<<<<

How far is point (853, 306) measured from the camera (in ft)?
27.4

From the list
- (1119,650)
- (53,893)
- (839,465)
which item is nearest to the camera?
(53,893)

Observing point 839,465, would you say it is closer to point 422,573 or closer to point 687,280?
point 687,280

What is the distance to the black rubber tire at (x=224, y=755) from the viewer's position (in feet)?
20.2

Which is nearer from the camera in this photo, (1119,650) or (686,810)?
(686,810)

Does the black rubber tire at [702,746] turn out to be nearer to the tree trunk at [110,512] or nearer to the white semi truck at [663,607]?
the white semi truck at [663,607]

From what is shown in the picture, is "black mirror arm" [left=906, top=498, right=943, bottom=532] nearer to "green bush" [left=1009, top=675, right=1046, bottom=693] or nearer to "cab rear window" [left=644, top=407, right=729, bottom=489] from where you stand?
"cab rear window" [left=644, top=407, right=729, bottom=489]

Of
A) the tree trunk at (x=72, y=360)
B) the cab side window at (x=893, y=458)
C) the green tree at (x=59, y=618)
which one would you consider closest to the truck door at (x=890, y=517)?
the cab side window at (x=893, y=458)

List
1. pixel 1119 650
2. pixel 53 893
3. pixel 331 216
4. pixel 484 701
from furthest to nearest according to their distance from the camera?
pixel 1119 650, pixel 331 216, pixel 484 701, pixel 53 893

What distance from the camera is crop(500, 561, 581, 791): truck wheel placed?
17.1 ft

>>>>
<<<<

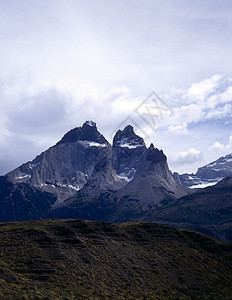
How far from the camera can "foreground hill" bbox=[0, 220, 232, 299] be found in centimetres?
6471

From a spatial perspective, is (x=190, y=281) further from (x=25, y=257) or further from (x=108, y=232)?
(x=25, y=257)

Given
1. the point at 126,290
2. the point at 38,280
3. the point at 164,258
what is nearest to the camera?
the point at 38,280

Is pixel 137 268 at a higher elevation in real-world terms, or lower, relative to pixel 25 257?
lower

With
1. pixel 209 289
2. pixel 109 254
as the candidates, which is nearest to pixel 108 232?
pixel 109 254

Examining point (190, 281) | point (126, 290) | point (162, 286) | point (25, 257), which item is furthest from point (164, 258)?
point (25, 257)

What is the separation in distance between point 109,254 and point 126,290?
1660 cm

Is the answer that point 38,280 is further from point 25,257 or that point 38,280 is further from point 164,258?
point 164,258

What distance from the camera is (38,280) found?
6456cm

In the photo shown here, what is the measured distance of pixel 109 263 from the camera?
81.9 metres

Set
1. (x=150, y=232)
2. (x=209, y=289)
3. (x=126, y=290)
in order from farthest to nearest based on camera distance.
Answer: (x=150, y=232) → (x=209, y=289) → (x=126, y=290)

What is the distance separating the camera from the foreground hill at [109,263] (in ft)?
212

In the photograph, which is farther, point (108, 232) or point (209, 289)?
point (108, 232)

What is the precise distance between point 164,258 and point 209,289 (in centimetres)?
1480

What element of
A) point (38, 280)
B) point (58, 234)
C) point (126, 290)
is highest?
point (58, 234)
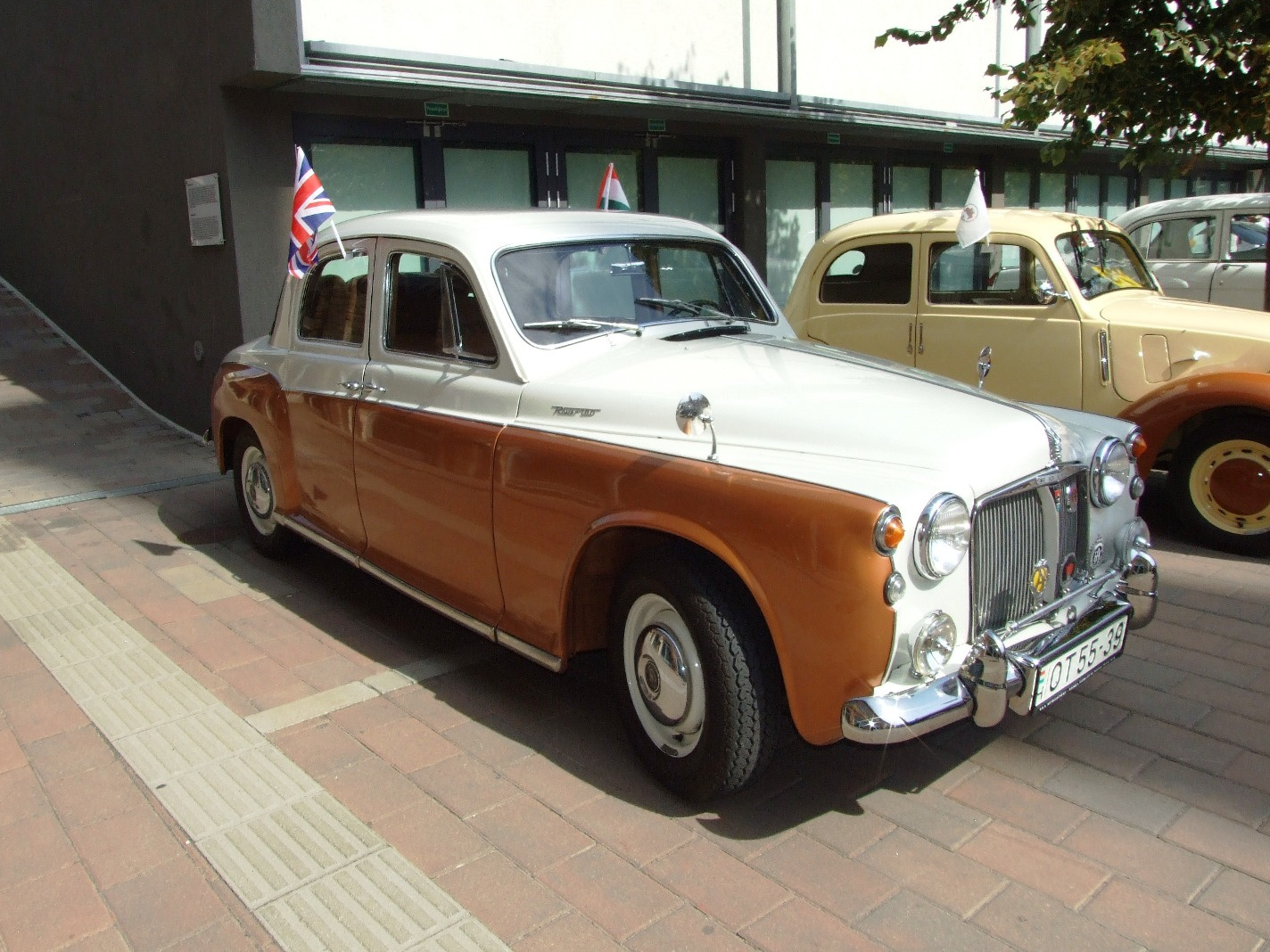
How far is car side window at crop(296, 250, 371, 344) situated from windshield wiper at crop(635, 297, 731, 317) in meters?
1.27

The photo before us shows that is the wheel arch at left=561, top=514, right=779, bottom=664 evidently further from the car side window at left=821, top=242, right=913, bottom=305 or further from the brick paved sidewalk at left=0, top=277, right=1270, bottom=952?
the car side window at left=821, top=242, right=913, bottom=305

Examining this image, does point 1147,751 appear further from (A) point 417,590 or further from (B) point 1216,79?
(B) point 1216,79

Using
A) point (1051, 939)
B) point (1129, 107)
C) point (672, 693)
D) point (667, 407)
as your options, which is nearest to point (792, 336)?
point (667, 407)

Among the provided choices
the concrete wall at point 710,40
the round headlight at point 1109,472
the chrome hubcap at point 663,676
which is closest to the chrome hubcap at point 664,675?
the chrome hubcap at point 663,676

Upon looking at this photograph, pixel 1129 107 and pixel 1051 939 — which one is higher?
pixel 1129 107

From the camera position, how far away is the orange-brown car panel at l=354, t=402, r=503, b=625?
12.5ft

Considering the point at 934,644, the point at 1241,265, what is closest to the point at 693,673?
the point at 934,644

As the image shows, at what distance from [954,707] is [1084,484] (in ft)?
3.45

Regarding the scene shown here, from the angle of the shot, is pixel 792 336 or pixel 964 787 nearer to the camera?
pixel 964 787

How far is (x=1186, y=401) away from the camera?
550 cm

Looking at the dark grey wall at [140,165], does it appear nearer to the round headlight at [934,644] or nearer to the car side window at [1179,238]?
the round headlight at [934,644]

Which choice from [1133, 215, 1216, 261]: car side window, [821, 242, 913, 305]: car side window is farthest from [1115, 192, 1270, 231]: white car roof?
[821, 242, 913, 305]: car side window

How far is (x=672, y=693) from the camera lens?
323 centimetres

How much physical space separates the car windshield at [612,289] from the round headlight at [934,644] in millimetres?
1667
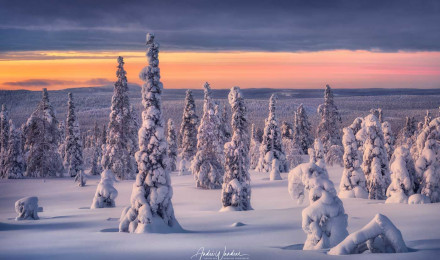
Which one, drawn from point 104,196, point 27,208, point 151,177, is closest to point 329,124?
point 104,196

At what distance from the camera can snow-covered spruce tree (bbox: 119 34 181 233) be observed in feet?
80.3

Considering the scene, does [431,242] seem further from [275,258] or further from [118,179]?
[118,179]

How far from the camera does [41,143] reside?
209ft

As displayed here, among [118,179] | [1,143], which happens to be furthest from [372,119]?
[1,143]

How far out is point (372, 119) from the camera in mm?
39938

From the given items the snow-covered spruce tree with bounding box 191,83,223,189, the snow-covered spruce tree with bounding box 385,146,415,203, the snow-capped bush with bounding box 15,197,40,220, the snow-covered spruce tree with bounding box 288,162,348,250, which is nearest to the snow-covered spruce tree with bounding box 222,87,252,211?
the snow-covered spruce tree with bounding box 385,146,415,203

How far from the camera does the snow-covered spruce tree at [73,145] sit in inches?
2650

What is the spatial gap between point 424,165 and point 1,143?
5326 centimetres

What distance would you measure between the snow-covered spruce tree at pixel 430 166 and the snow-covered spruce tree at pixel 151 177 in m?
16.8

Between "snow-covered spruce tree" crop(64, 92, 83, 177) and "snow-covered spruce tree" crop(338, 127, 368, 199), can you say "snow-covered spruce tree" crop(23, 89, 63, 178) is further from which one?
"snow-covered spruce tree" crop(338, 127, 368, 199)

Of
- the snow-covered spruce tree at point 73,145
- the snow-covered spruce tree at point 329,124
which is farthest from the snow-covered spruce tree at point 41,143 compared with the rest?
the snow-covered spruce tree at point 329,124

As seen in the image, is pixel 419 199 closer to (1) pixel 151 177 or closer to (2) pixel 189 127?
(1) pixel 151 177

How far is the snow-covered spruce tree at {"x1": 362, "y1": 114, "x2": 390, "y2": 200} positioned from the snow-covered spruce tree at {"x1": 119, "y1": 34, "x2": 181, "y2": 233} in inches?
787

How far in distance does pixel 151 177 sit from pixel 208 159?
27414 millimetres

>>>>

**WHAT YOU HAVE TO DO:** Copy the rows from the line with "In the photo shown" to the line with "81.9 metres", replacing "measured distance" with "estimated distance" and changing nothing else.

**RESULT OF THE TASK:**
In the photo shown here, what is the estimated distance of pixel 109 263 from the camera?
81.9 metres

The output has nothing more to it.